Wall Street’s “Big Three” Credit Agencies All Downgrade CT, in Six-Day SpanMay 18, 2017
Moody's, Standard & Poor's, and Fitch Ratings downgraded from an "AA" rating to an "A" rating this week, the latest string of bad news for the state.
Standard & Poor’s (S&P) Global Ratings downgraded Connecticut to an “A+” rating on Wednesday, from “AA” status, as the state’s deficit grows and a budget deadline approaches for state leaders.
Reuters reported that the downgrade made Connecticut “one of the lowest-rated states in the country”:
That makes Connecticut one of the lowest-rated states in the country, with Fitch and Moody’s ranking only Illinois and New Jersey worse.

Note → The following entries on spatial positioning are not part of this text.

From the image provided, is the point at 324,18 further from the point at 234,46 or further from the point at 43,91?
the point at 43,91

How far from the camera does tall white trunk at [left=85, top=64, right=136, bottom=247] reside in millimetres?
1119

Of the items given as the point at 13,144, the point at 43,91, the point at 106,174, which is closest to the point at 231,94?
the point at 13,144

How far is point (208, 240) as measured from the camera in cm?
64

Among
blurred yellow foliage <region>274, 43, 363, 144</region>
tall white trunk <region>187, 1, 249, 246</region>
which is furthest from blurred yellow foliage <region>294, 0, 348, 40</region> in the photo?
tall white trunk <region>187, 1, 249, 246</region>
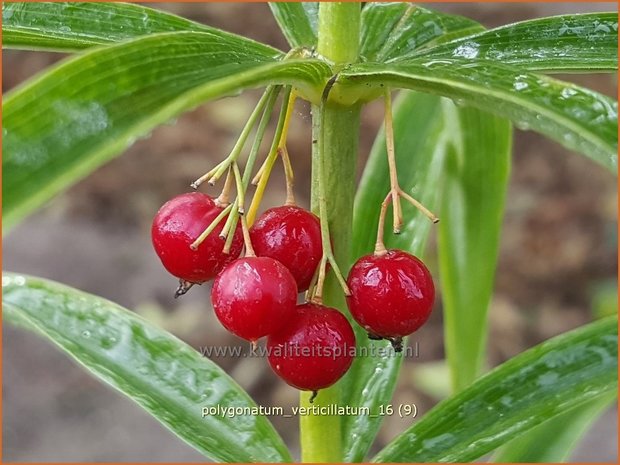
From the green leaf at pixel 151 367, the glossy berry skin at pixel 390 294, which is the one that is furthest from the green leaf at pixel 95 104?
the green leaf at pixel 151 367

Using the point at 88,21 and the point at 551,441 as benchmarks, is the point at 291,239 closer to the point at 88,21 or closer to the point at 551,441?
the point at 88,21

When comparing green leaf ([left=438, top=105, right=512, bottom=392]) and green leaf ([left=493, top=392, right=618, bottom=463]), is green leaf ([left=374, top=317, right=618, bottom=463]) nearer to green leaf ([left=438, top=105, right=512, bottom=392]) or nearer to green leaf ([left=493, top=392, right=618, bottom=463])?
green leaf ([left=493, top=392, right=618, bottom=463])

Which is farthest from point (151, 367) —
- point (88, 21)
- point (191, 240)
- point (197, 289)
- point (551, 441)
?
point (197, 289)

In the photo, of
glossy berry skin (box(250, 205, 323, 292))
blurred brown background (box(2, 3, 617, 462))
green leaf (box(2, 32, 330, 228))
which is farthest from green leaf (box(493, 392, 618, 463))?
blurred brown background (box(2, 3, 617, 462))

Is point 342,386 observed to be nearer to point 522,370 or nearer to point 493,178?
point 522,370

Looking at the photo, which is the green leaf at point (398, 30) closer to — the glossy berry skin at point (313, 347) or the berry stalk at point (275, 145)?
the berry stalk at point (275, 145)
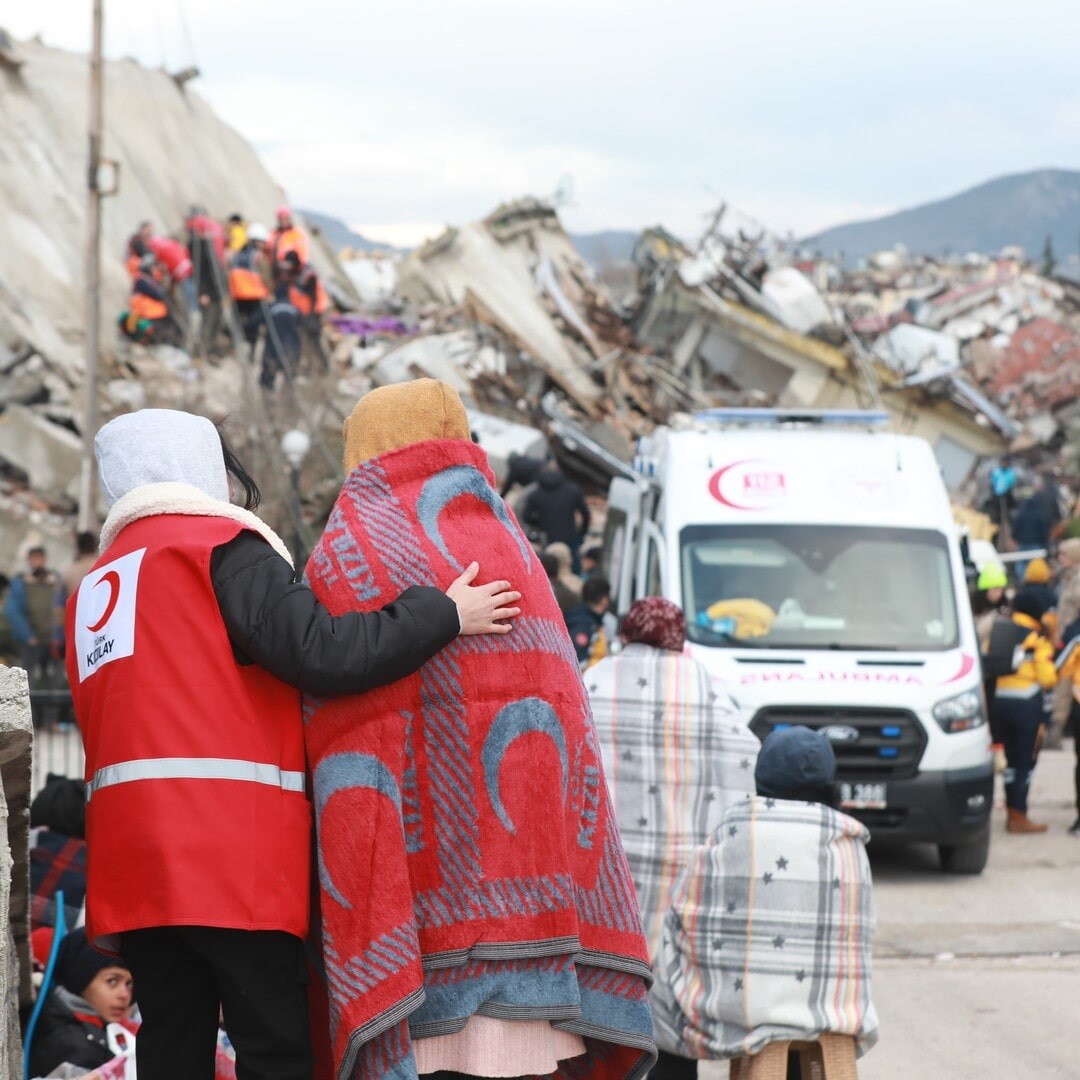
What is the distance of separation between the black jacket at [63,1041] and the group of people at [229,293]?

For S&P, Connecticut is now rated A+ with a stable outlook, fourth worst behind Kentucky.
S&P was the third of the ‘big three’ credit agencies to downgrade Connecticut this week.
Last Friday, Fitch Ratings downgraded Connecticut from “AA-” to “A+,” due to outstanding bond debt and “chronic economic and fiscal challenges.”
On Monday, Moody’s Investor Services downgraded Connecticut from “Aa3” to “A1” due to the “continuing erosion of Connecticut’s finances, evidenced by the pending elimination of its rainy day fund, growing budget gaps and rising debt levels.”
Bond ratings are determined mostly by “a bond issuer’s financial strength, or its the ability to pay a bond’s principal and interest in a timely fashion.” Ratings run from a high of “AAA” to a low of “BBB-.”